Anthony Williams <anthony_w.geo@yahoo.com> writes:
David Abrahams <dave@boost-consulting.com> writes:
Anthony Williams <anthony_w.geo@yahoo.com> writes:
Which is why we have to change counting_iterator to not be a forward iterator.
Darn. I missed that requirement --- I was working off table 74, which just requires *a==*b if a==b (amusingly adding a requirement that the value type supports operator== in the process). This requirement makes it actually impossible to make an aggregating iterator anything other than an input or output iterator.
:(
On the plus side, my tuple iterator works with std::sort on every compiler I've tested it on. Do you know of any implementations that depend on this requirement being met for any of the standard algorithms?
I don't know, but it seems to me that there's another problem.

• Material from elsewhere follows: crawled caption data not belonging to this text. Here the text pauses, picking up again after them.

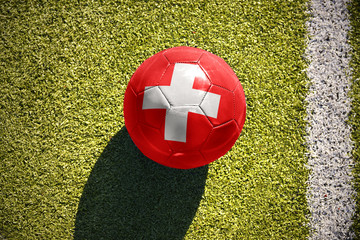 Obraz premium football ball with the national flag of switzerland lies on the field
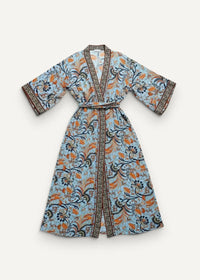 Light blue kimono maxi dress with orange and black floral botanical patterns, matching belt, and decorative edge trim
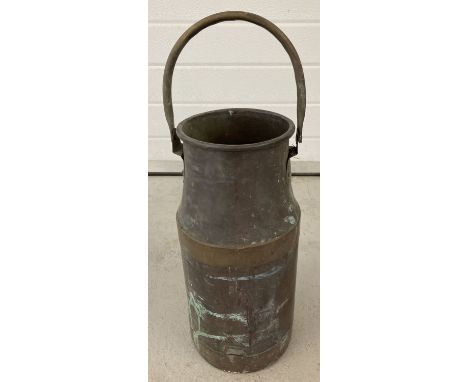 A vintage copper milk churn with brass banding and carry handle. Approx. 50cm tall including handle.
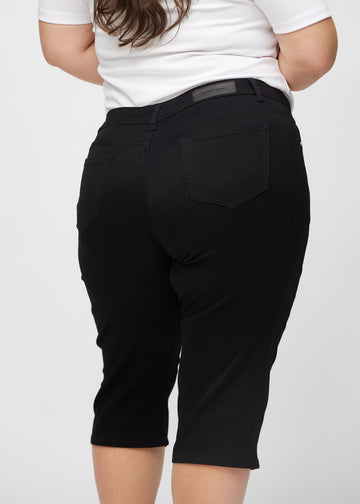 Schwarze regular Capris von hinten aus der Nähe an einem Plus-Size-Model gesehen, um Details zu zeigen.
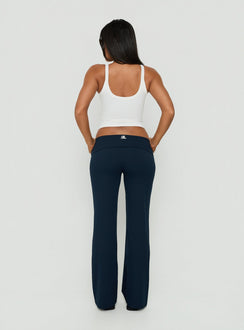Presenting the Layover Straight Leg Pants Navy Stripe womens-regular-pants with mid-rise waist back view of model wearing Princess Polly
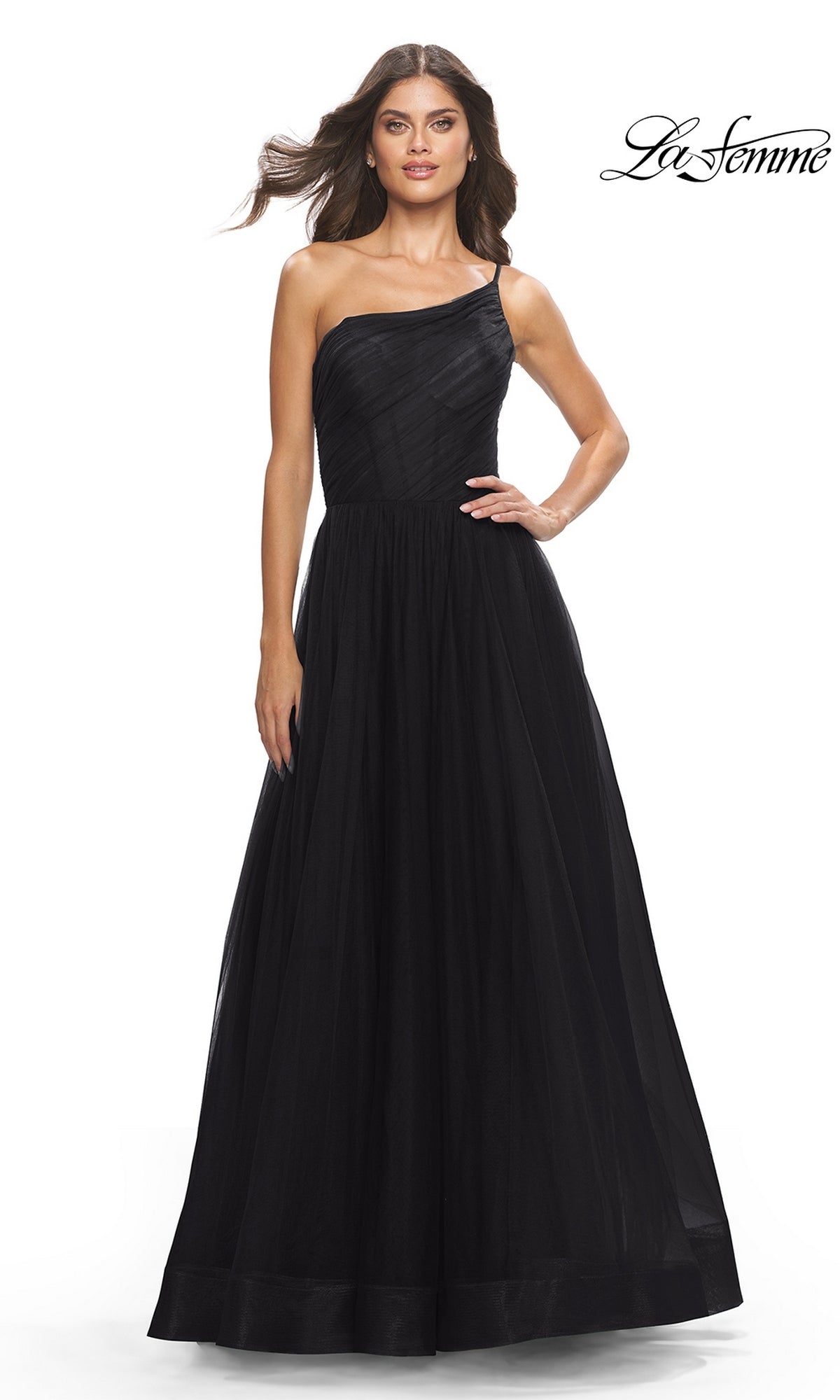 A woman shines in the One-Shoulder Sheer-Bodice Prom Ball Gown 31069, a floor-length black formal dress with a fitted bodice and flowing skirt. The La Femme logo appears in the upper right corner.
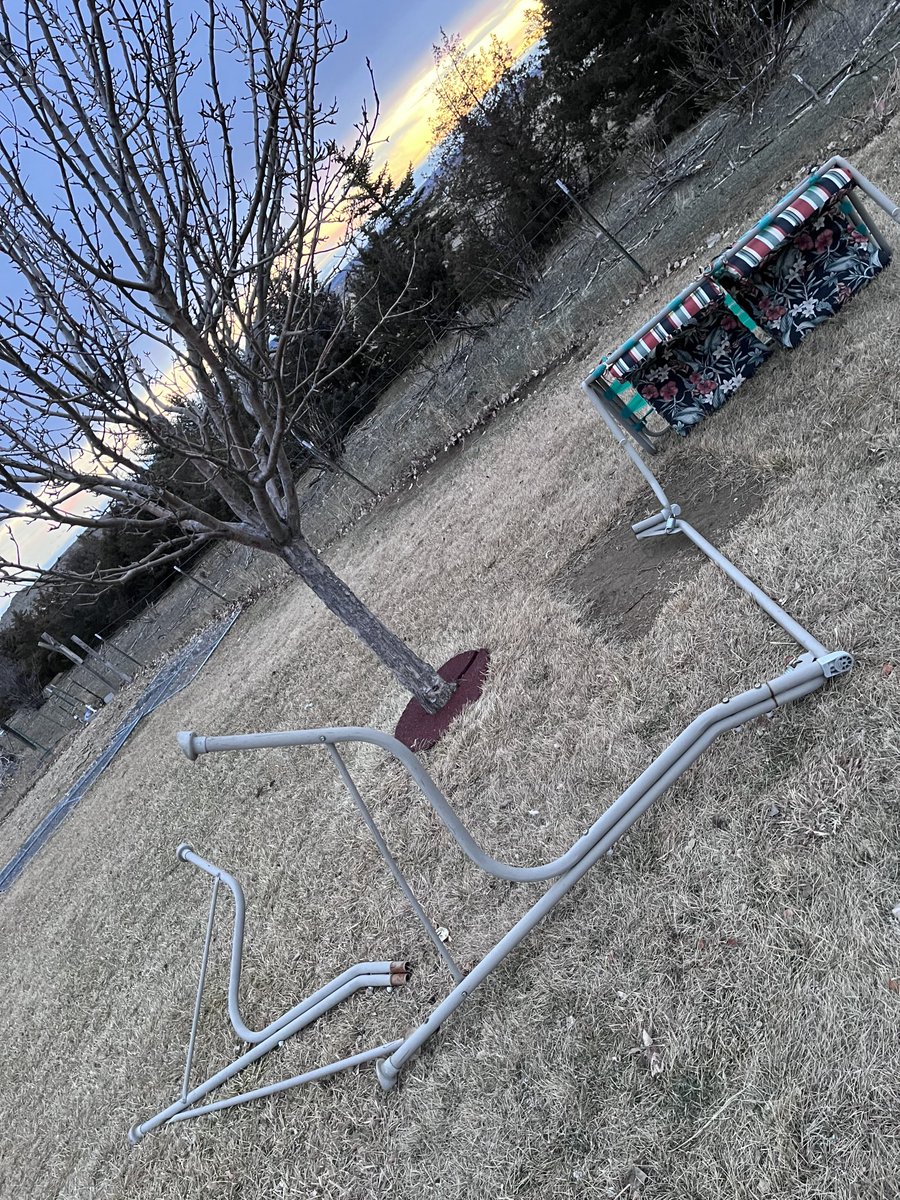 sconepig's tweet photo. The wind at work, disassembling swinging lawn chair. https://t.co/GFbMpZragy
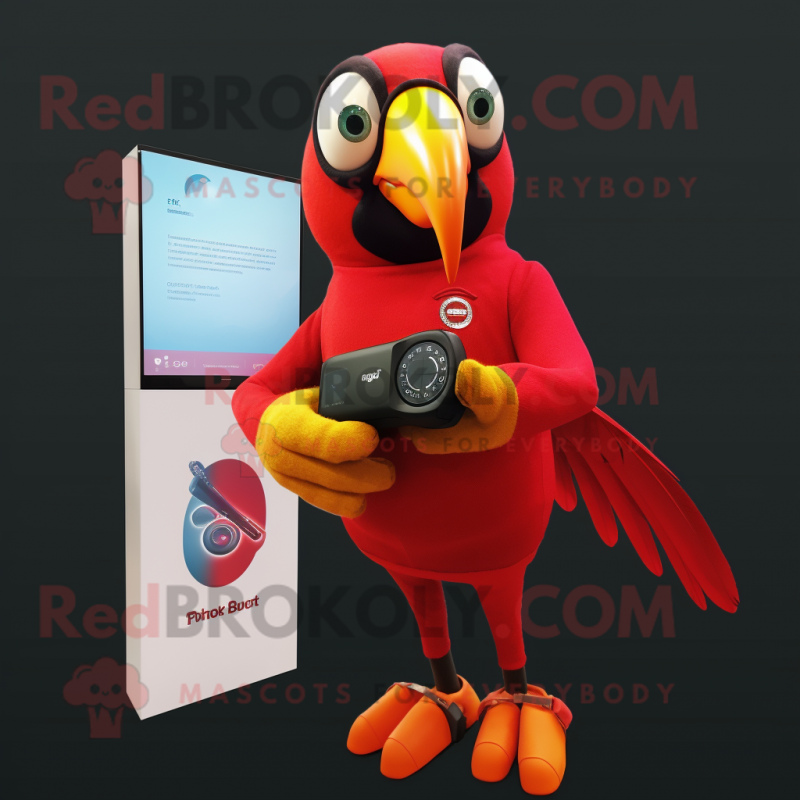 Red Toucan mascot costume character dressed with a Jumpsuit and Smartwatches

If one of the component sequences contains types whose copy ctor may throw, how do you write the internal cache back to the sequence without potentially throwing during destruction? Consider passing the tuple iterator and a new value to this:
template <class Iterator, class Value> void f(Iterator a, Value const& x) { *a = x; }
The internal cache in the iterator does not hold any values, it is essentially just an aggregator of references (derived from boost::typle<Iter1::value_type&,Iter2::value_type&....>). Since the sources are separate there is no real object to reference for the return value of operator*, so I had to make one.